Arresting initiation of hepatitis C virus RNA synthesis using heterocyclic derivatives.

The hepatitis C virus (HCV) NS5B protein encodes an RNA-dependent RNA polymerase (RdRp), the primary catalytic enzyme of the HCV replicase complex. Recently, two benzo-1,2,4-thiadiazine compounds were shown to be potent, highly specific inhibitors of the genotype 1b HCV RdRp containing a carboxyl-terminal 21 residue truncation (delta21 HCV RdRp) (Dhanak, D., Duffy, K., Johnston, V. K., Lin-Goerke, J., Darcy, M., Shaw, A. N. G. B., Silverman, C., Gates, A. T., Earnshaw, D. L., Casper, D. J., Kaura, A., Baker, A., Greenwood, C., Gutshall, L. L., Maley, D., DelVecchio, A., Macarron, R., Hofmann, G. A., Alnoah, Z., Cheng, H.-Y., Chan, G., Khandekar, S., Keenan, R. M., and Sarisky, R. T. (2002) J. Biol. Chem. 277, 38322-38327). Compound 4 (C(21)H(21)N(3)O(4)S) reduces viral replication by virtue of its direct interaction with the viral polymerase rather than by nonspecific titration of nucleic acid template. In this study, we present several lines of evidence to demonstrate that this inhibitor interferes with the initiation step of RNA synthesis rather than acting as an elongation inhibitor. Inhibition of initial phosphodiester bond formation occurred regardless of whether replication was initiated by primer-dependent or de novo mechanisms. Filter binding studies using increasing concentrations of compound 4 did not interfere with the ability of delta21 HCV RdRp to interact with nucleic acid. Furthermore, varying the order of reagent addition in the primer extension assay showed no distinct differences in inhibition profile. Finally, surface plasmon resonance analyses provided evidence that a ternary complex is capable of forming between the RNA template, RdRp, and compound 4. Together, these data suggest that this heterocyclic agent interacts with the apoenzyme, as well as with the RNA-bound form of delta21 HCV RdRp, and therefore does not directly interfere with the RdRp-RNA interaction to mediate inhibition.

Identification and biological characterization of heterocyclic inhibitors of the hepatitis C virus RNA-dependent RNA polymerase.

The hepatitis C virus (HCV) NS5B protein encodes an RNA-dependent RNA polymerase (RdRp), the primary catalytic enzyme of the HCV replicase complex.

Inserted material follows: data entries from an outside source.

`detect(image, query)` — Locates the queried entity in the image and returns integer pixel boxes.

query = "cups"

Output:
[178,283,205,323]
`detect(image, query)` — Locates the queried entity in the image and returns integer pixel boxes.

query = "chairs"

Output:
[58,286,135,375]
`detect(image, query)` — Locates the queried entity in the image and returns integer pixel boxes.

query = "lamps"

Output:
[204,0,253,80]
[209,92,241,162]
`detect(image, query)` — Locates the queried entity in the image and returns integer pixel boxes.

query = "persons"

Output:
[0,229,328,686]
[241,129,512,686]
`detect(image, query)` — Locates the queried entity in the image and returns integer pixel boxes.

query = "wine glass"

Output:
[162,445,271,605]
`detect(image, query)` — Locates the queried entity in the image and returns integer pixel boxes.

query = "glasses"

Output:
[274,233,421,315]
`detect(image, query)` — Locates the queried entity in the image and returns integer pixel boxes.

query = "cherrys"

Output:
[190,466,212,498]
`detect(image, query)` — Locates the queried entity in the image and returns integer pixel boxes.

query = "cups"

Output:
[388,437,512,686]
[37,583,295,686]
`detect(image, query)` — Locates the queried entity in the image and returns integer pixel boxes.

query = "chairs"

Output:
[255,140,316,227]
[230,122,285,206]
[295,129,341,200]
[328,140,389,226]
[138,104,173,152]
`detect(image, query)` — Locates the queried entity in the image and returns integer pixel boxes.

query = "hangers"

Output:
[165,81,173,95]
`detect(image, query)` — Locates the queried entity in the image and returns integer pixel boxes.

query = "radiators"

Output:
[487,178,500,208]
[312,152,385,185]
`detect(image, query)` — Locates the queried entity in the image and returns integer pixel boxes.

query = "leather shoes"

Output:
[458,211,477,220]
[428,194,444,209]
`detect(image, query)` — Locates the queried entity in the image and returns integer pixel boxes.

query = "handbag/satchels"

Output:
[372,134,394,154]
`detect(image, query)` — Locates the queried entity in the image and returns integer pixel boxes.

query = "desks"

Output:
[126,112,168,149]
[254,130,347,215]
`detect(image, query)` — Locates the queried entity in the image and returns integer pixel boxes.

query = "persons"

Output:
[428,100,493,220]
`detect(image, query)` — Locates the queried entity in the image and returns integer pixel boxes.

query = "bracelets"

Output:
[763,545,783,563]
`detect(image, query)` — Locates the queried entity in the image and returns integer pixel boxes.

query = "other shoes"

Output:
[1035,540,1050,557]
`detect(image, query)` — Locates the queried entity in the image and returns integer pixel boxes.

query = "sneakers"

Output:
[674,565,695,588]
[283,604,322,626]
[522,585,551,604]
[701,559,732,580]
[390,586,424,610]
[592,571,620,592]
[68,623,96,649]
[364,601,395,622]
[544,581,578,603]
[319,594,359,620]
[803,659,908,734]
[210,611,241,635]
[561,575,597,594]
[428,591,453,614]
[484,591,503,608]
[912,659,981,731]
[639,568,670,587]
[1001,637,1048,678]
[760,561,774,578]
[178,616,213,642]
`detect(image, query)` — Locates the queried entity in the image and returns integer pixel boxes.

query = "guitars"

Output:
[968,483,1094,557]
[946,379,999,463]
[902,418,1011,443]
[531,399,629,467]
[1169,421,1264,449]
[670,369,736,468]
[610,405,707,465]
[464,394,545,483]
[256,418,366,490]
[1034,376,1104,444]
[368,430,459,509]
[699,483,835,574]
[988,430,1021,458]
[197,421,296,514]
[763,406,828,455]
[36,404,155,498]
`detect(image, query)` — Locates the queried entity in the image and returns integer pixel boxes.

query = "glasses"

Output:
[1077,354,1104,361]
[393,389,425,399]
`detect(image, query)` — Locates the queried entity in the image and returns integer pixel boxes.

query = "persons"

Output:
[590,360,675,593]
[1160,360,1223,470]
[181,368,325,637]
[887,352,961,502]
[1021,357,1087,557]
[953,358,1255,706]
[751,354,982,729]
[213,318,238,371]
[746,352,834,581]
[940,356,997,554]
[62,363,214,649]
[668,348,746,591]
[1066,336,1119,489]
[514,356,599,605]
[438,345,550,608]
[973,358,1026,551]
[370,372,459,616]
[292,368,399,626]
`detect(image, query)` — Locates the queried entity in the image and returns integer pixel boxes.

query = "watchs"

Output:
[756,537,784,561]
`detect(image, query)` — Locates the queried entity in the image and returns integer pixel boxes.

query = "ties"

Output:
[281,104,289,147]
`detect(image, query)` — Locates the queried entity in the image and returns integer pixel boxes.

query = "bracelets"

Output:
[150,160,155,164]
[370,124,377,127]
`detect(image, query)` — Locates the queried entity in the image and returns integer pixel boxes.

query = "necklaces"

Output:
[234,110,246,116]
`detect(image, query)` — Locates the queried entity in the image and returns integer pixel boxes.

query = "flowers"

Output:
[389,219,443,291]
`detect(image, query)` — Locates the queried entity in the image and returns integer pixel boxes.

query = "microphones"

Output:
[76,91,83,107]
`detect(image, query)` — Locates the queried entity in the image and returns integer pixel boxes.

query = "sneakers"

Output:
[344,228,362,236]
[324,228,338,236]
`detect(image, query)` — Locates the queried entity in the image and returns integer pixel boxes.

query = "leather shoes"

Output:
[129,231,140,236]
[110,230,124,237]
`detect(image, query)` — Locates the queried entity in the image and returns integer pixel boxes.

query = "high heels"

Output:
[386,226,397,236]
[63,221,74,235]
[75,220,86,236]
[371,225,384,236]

We established a biochemical RNA synthesis assay, using purified recombinant NS5B lacking the C-terminal 21 amino acid residues, to identify potential polymerase inhibitors from a high throughput screen of the GlaxoSmithKline proprietary compound collection. The benzo-1,2,4-thiadiazine compound 1 was found to be a potent, highly specific inhibitor of NS5B. This agent interacts directly with the viral polymerase and inhibits RNA synthesis in a manner noncompetitive with respect to GTP. Furthermore, in the absence of an in vitro-reconstituted HCV replicase assay employing viral and host proteins, the ability of compound 1 to inhibit NS5B-directed viral RNA replication was determined using the Huh7 cell-based HCV replicon system. Compound 1 reduced viral RNA in replicon cells with an IC(50) of approximately 0.5 microm, suggesting that the inhibitor was able to access the perinuclear membrane and inhibit the polymerase activity in the context of a replicase complex. Preliminary structure-activity studies on compound 1 led to the identification of a modified inhibitor, compound 4, showing an improvement in both biochemical and cell-based potency. Lastly, data are presented suggesting that these compounds interfere with the formation of negative and positive strand progeny RNA by a similar mode of action. Investigations are ongoing to assess the potential utility of such agents in the treatment of chronic HCV disease.